[[ Extracted data, beginning ]]

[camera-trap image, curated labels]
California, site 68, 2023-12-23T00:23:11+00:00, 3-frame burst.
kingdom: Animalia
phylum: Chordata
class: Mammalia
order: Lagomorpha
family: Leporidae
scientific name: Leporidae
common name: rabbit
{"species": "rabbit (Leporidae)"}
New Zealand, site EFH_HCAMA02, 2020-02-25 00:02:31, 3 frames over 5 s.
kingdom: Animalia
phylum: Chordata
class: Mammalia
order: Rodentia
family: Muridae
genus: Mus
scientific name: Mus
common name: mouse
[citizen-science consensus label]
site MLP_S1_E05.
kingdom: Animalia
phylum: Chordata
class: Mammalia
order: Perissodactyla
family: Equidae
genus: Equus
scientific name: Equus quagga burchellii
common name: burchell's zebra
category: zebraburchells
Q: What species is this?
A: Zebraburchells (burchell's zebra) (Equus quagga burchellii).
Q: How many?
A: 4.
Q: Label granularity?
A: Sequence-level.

[[ Extracted data, end ]]

§ Problem requirements
Look over the listing above and copy each line that contains "name".

§ Completed exercise
scientific name: Leporidae
common name: rabbit
scientific name: Mus
common name: mouse
scientific name: Equus quagga burchellii
common name: burchell's zebra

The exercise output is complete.